What is it?
No question – Audi’s five door A5 Sportback has been a hit. Before the A5, the Audi A4 scored around a quarter of sales in the compact premium class, but with this platform-and segment-sharing pair it has snared a third of the market, even if A4 sales have dropped slightly.
Now, four years after the launch of the coupe that was the first A5, the whole range gets a refresh. There are subtle changes to the exterior, the cabin, steering, suspension and some revised engines, the most impressive of which is the 1.8 TFSI petrol tested here. Stop-start is standard for every model, be it manual or auto.
This revised 1.8 is the third generation of the EA888 four cylinder that Audi engineers for VW group use – the 2.0 litre version follows in mid-2012 – and it now features a combustion strategy that toggles between direct and indirect injection, enhanced variable valve lift and intelligent cooling.
Friction-reducing measures include roller-bearing balancer shafts, while an electronically managed wastegate and an integrated exhaust manifold also yield efficiency improvements. Together with fuel-saving electronic power steering it produces a competitive combined consumption of 43.1 and 134g/km of CO2 emissions, but more impressive than these stats is a torque curve whose early 1400rpm 236lb ft peak is sustained through to 3700rpm.
What’s it like?
The torque makes this engine a real pleasure to drive behind. It pulls from low down with stout, near diesel-like zeal, and keeps on pulling through to 5000rpm. It’ll rev smoothly beyond that, but it’s more productive to change up than pull red lines.
Four-cylinder powertrains work best with the A5, or seem to do its sometimes troubled dynamics the least damage, the weightier V6s giving some versions the nose-heavy handling of a slung hammer. The lighter TFSI affords the Sportback better balance and more confident directional stability, even if heaving cambers will have the wheel squirming. You can alter the steering’s ratio and feel with the drive select button no choice provides especially convincing sensations, although the previous hydraulic set-up was no paragon either.
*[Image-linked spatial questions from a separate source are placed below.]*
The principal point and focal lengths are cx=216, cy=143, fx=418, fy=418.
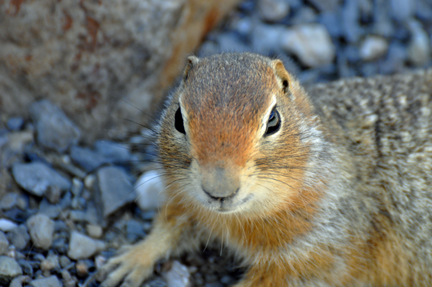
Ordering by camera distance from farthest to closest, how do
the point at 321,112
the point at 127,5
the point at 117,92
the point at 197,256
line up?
1. the point at 117,92
2. the point at 127,5
3. the point at 197,256
4. the point at 321,112

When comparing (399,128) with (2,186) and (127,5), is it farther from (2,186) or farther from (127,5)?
(2,186)

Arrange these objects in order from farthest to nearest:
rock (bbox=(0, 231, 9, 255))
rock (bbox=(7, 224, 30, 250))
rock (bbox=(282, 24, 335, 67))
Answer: rock (bbox=(282, 24, 335, 67)) < rock (bbox=(7, 224, 30, 250)) < rock (bbox=(0, 231, 9, 255))

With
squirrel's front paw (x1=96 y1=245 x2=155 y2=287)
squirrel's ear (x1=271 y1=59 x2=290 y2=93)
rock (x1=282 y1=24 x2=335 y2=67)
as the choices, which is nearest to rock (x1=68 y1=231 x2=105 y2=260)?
squirrel's front paw (x1=96 y1=245 x2=155 y2=287)

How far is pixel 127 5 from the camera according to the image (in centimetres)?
434

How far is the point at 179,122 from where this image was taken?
2.93 meters

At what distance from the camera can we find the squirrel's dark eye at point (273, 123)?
2.88 metres

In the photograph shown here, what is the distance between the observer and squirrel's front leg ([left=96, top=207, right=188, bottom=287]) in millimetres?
3648

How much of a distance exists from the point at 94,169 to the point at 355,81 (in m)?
2.87

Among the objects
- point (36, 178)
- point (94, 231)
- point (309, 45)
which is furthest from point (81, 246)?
Answer: point (309, 45)

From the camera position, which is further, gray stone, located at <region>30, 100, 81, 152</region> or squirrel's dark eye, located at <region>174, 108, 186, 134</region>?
gray stone, located at <region>30, 100, 81, 152</region>

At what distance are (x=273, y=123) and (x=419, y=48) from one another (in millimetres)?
3956

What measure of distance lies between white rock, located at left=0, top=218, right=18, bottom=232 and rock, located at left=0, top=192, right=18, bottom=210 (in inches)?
5.9

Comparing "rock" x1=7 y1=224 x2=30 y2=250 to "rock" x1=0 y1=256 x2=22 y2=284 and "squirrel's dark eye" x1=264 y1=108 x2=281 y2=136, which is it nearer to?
"rock" x1=0 y1=256 x2=22 y2=284

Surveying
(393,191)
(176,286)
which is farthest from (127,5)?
(393,191)
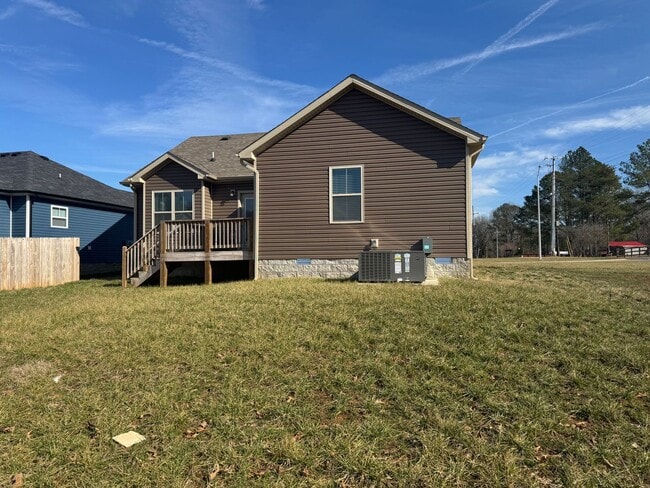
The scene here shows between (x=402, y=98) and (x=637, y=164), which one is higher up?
(x=637, y=164)

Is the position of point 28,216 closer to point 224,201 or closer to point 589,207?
point 224,201

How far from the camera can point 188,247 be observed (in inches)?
486

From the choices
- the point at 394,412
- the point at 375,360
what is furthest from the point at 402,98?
the point at 394,412

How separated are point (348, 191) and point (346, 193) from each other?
0.26 feet

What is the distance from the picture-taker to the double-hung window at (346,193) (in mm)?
11617

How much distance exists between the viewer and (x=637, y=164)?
167 ft

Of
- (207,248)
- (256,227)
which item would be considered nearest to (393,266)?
(256,227)

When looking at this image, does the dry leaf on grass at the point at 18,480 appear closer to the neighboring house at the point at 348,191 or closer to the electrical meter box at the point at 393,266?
the electrical meter box at the point at 393,266

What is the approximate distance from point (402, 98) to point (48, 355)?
9.69 m

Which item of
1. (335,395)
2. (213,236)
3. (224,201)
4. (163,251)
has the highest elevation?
(224,201)

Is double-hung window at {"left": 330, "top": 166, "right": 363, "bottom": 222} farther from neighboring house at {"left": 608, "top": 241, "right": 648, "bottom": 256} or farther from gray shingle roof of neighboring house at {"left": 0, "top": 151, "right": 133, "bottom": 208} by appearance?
neighboring house at {"left": 608, "top": 241, "right": 648, "bottom": 256}

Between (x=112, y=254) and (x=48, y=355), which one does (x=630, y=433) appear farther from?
(x=112, y=254)

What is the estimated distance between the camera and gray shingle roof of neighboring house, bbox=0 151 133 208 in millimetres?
17469

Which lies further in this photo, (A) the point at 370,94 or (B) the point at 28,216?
(B) the point at 28,216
More frustrating is a ride that sometimes manages to feel both inelastic and overdamped despite softenings of dampers and anti-roll bars and this, coupled to the A5’s dull reluctance to slice through tight bends, produces a chassis that falls well short of its BMW and Benz opposition.
Should I buy one?
Many will happily ignore these failings to enjoy the Sportback’s still appealing style and a cabin of even better detail finish despite the less-than-obvious air conditioning control logic. Audi’s MMI infotainment controller has been slightly simplified however, there’s a new steering wheel, some fresh interior finish choices – one rather dubiously titled ‘poetry’ that includes attractive yacht-deck style wood inlays –and a redesigned automatic transmission selector. The latest A5 is recognisable from the outside, incidentally, by a new front bumper, a grille with angled upper corners and revised lights.
Blind spot detection, lane drift correction, adaptive cruise control, automatic emergency braking and drowsiness monitors are now available, along with mobile wireless web connection which should keep kids quiet. More accurate online traffic updates and reroutings should keep an under-pressure driver quiet too.